Fairness-Aware Multi-view Evidential Learning with Adaptive Prior¶
Conference: ICLR 2026
OpenReview: https://openreview.net/forum?id=VaqTJ5srKa
Code: Uploaded as supplementary material (no public GitHub link provided in the paper)
Area: Trustworthy Learning / Uncertainty Estimation / Multi-view Evidential Learning
Keywords: Evidential Deep Learning, Multi-view Fusion, Class Imbalance, Fairness, Adaptive Prior
TL;DR¶
Addressing the neglected issue in multi-view evidential learning where samples tend to allocate support evidence to majority classes—leading to unfair uncertainty estimation—this paper proposes FAML. By replacing the fixed uniform prior in evidential deep learning with a training-trajectory-based adaptive prior, and incorporating fairness constraints and view opinion alignment, FAML simultaneously improves classification accuracy (especially for tail classes) and uncertainty reliability across six real-world multi-view datasets.
Background & Motivation¶
Background: Multi-view Evidential Learning (MVEL) is built upon Evidential Deep Learning (EDL) and Subjective Logic. Each view independently extracts "evidence" to parameterize a Dirichlet distribution, providing uncertainty estimation alongside classification predictions. Recent works mostly focus on "evidence-level fusion strategies" to achieve robustness, such as handling inter-view conflicts or downweighting low-quality views.
Limitations of Prior Work: Existing methods assume that the evidence extracted by each view is inherently fair and reliable, focusing only on the fusion stage. However, the authors' empirical analysis (on the imbalanced BRCA breast cancer dataset) reveals that this assumption holds no water. For minority classes (e.g., Her2), models often misallocate support evidence to majority classes (e.g., Normal in View 1, Basal in View 2), causing Her2 samples to be confidently misclassified. Conversely, correctly classified Her2 samples receive very little support evidence, leading the model to assign low confidence to correct predictions.

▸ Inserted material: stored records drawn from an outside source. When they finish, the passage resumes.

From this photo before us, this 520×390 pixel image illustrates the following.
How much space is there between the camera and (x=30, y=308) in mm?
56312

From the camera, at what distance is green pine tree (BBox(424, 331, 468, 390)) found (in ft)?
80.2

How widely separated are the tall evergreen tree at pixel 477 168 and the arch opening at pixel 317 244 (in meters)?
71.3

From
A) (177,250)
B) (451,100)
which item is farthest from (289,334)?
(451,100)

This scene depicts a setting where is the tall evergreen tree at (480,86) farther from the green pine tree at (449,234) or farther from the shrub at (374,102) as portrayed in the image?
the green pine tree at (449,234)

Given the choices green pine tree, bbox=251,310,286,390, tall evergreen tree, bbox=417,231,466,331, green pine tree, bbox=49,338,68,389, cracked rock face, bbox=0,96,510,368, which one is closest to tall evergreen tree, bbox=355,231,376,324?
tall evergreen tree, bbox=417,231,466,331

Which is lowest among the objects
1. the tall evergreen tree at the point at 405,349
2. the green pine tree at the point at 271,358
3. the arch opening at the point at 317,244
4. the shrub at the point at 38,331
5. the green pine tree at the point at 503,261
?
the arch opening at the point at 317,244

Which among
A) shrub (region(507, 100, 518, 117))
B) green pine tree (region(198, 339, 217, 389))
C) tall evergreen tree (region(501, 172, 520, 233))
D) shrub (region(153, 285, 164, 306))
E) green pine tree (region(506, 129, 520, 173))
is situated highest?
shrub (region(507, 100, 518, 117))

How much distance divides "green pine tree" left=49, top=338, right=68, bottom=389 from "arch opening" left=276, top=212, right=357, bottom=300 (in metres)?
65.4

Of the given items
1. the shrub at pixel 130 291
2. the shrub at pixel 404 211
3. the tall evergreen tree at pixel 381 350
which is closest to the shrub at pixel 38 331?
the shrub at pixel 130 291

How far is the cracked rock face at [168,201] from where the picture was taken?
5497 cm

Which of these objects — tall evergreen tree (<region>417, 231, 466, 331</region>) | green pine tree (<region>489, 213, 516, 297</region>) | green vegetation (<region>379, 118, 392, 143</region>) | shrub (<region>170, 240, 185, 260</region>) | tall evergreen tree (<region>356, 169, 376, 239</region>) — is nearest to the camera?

Key Challenge: The root cause is quantity-induced bias—the probability of assigning more evidence to a certain class is significantly higher for majority classes than for minority classes. This bias is also view-specific, meaning different views misallocate evidence of tail samples to different majority classes. This results in inherently unfair evidence distribution and unreliable uncertainty estimation. The authors term this new problem Biased Evidential Multi-view Learning (BEML).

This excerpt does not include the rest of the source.